[[ Exercise materials open ]]

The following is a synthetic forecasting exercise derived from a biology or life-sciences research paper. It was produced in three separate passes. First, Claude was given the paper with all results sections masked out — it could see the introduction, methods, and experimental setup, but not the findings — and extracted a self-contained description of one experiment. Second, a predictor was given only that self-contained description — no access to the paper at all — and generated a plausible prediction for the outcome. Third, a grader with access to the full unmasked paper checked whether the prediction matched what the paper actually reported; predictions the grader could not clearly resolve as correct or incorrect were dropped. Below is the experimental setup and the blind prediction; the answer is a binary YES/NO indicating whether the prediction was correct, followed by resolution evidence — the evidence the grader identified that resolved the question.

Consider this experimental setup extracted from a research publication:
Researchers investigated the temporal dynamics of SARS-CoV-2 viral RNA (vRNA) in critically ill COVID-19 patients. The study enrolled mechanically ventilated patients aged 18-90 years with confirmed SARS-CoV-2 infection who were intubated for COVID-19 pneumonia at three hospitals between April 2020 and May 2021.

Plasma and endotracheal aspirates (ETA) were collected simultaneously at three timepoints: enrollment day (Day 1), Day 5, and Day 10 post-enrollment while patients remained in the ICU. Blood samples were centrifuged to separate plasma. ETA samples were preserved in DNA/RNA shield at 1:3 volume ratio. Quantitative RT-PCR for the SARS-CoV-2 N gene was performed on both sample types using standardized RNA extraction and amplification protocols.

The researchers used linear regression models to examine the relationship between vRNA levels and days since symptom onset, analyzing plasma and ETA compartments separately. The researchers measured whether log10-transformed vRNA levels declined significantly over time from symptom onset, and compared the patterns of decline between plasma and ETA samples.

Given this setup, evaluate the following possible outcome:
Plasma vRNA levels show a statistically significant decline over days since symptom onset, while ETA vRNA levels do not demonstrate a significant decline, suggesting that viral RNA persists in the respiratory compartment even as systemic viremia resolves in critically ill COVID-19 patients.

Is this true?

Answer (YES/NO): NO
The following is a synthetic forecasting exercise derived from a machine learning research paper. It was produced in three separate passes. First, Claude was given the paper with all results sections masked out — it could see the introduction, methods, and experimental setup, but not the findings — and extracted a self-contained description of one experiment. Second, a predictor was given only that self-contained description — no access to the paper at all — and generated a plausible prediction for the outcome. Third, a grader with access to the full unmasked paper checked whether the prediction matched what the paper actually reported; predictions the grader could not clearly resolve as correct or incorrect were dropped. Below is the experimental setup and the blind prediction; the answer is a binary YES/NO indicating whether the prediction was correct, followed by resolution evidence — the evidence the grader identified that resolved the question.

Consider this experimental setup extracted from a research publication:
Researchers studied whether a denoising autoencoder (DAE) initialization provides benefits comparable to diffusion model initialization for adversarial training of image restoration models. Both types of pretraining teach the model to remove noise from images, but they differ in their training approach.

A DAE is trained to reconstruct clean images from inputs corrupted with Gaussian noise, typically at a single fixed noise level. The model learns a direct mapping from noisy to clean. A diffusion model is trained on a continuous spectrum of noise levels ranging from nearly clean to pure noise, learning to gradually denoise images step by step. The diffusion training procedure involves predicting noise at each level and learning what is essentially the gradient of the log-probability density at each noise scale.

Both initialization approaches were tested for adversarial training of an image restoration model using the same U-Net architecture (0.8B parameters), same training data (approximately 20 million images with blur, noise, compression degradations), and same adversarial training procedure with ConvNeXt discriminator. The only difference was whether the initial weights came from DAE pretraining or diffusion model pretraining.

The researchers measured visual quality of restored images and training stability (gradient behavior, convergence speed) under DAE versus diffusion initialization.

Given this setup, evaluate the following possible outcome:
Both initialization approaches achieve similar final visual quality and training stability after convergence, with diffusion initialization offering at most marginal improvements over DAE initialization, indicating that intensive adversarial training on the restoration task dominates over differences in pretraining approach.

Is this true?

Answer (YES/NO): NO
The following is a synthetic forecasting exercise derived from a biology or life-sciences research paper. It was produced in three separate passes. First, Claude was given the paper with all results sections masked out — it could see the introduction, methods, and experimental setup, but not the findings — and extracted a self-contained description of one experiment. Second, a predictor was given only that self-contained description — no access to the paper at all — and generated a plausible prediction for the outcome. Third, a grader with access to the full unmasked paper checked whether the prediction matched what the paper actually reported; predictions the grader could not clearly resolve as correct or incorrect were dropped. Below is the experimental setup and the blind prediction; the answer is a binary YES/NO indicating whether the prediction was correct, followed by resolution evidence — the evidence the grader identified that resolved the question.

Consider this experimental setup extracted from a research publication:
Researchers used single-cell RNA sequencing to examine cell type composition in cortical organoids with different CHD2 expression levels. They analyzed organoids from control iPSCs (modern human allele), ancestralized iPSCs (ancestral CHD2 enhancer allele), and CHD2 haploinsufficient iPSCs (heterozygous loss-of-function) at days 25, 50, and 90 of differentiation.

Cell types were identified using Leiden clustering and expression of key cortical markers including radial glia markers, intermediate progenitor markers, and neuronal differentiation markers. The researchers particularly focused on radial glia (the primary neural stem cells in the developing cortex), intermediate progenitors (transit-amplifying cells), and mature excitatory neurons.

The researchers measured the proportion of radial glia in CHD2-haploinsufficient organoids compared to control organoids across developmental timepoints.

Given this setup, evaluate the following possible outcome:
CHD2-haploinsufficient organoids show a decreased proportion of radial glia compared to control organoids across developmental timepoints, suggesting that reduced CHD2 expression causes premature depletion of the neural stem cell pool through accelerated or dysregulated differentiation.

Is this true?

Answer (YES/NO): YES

[[ Exercise materials closed ]]

Task objective: Exactly as written, please output every entry.

Reply:
The following is a synthetic forecasting exercise derived from a biology or life-sciences research paper. It was produced in three separate passes. First, Claude was given the paper with all results sections masked out — it could see the introduction, methods, and experimental setup, but not the findings — and extracted a self-contained description of one experiment. Second, a predictor was given only that self-contained description — no access to the paper at all — and generated a plausible prediction for the outcome. Third, a grader with access to the full unmasked paper checked whether the prediction matched what the paper actually reported; predictions the grader could not clearly resolve as correct or incorrect were dropped. Below is the experimental setup and the blind prediction; the answer is a binary YES/NO indicating whether the prediction was correct, followed by resolution evidence — the evidence the grader identified that resolved the question.

Consider this experimental setup extracted from a research publication:
Researchers investigated the temporal dynamics of SARS-CoV-2 viral RNA (vRNA) in critically ill COVID-19 patients. The study enrolled mechanically ventilated patients aged 18-90 years with confirmed SARS-CoV-2 infection who were intubated for COVID-19 pneumonia at three hospitals between April 2020 and May 2021.

Plasma and endotracheal aspirates (ETA) were collected simultaneously at three timepoints: enrollment day (Day 1), Day 5, and Day 10 post-enrollment while patients remained in the ICU. Blood samples were centrifuged to separate plasma. ETA samples were preserved in DNA/RNA shield at 1:3 volume ratio. Quantitative RT-PCR for the SARS-CoV-2 N gene was performed on both sample types using standardized RNA extraction and amplification protocols.

The researchers used linear regression models to examine the relationship between vRNA levels and days since symptom onset, analyzing plasma and ETA compartments separately. The researchers measured whether log10-transformed vRNA levels declined significantly over time from symptom onset, and compared the patterns of decline between plasma and ETA samples.

Given this setup, evaluate the following possible outcome:
Plasma vRNA levels show a statistically significant decline over days since symptom onset, while ETA vRNA levels do not demonstrate a significant decline, suggesting that viral RNA persists in the respiratory compartment even as systemic viremia resolves in critically ill COVID-19 patients.

Is this true?

Answer (YES/NO): NO
The following is a synthetic forecasting exercise derived from a machine learning research paper. It was produced in three separate passes. First, Claude was given the paper with all results sections masked out — it could see the introduction, methods, and experimental setup, but not the findings — and extracted a self-contained description of one experiment. Second, a predictor was given only that self-contained description — no access to the paper at all — and generated a plausible prediction for the outcome. Third, a grader with access to the full unmasked paper checked whether the prediction matched what the paper actually reported; predictions the grader could not clearly resolve as correct or incorrect were dropped. Below is the experimental setup and the blind prediction; the answer is a binary YES/NO indicating whether the prediction was correct, followed by resolution evidence — the evidence the grader identified that resolved the question.

Consider this experimental setup extracted from a research publication:
Researchers studied whether a denoising autoencoder (DAE) initialization provides benefits comparable to diffusion model initialization for adversarial training of image restoration models. Both types of pretraining teach the model to remove noise from images, but they differ in their training approach.

A DAE is trained to reconstruct clean images from inputs corrupted with Gaussian noise, typically at a single fixed noise level. The model learns a direct mapping from noisy to clean. A diffusion model is trained on a continuous spectrum of noise levels ranging from nearly clean to pure noise, learning to gradually denoise images step by step. The diffusion training procedure involves predicting noise at each level and learning what is essentially the gradient of the log-probability density at each noise scale.

Both initialization approaches were tested for adversarial training of an image restoration model using the same U-Net architecture (0.8B parameters), same training data (approximately 20 million images with blur, noise, compression degradations), and same adversarial training procedure with ConvNeXt discriminator. The only difference was whether the initial weights came from DAE pretraining or diffusion model pretraining.

The researchers measured visual quality of restored images and training stability (gradient behavior, convergence speed) under DAE versus diffusion initialization.

Given this setup, evaluate the following possible outcome:
Both initialization approaches achieve similar final visual quality and training stability after convergence, with diffusion initialization offering at most marginal improvements over DAE initialization, indicating that intensive adversarial training on the restoration task dominates over differences in pretraining approach.

Is this true?

Answer (YES/NO): NO
The following is a synthetic forecasting exercise derived from a biology or life-sciences research paper. It was produced in three separate passes. First, Claude was given the paper with all results sections masked out — it could see the introduction, methods, and experimental setup, but not the findings — and extracted a self-contained description of one experiment. Second, a predictor was given only that self-contained description — no access to the paper at all — and generated a plausible prediction for the outcome. Third, a grader with access to the full unmasked paper checked whether the prediction matched what the paper actually reported; predictions the grader could not clearly resolve as correct or incorrect were dropped. Below is the experimental setup and the blind prediction; the answer is a binary YES/NO indicating whether the prediction was correct, followed by resolution evidence — the evidence the grader identified that resolved the question.

Consider this experimental setup extracted from a research publication:
Researchers used single-cell RNA sequencing to examine cell type composition in cortical organoids with different CHD2 expression levels. They analyzed organoids from control iPSCs (modern human allele), ancestralized iPSCs (ancestral CHD2 enhancer allele), and CHD2 haploinsufficient iPSCs (heterozygous loss-of-function) at days 25, 50, and 90 of differentiation.

Cell types were identified using Leiden clustering and expression of key cortical markers including radial glia markers, intermediate progenitor markers, and neuronal differentiation markers. The researchers particularly focused on radial glia (the primary neural stem cells in the developing cortex), intermediate progenitors (transit-amplifying cells), and mature excitatory neurons.

The researchers measured the proportion of radial glia in CHD2-haploinsufficient organoids compared to control organoids across developmental timepoints.

Given this setup, evaluate the following possible outcome:
CHD2-haploinsufficient organoids show a decreased proportion of radial glia compared to control organoids across developmental timepoints, suggesting that reduced CHD2 expression causes premature depletion of the neural stem cell pool through accelerated or dysregulated differentiation.

Is this true?

Answer (YES/NO): YES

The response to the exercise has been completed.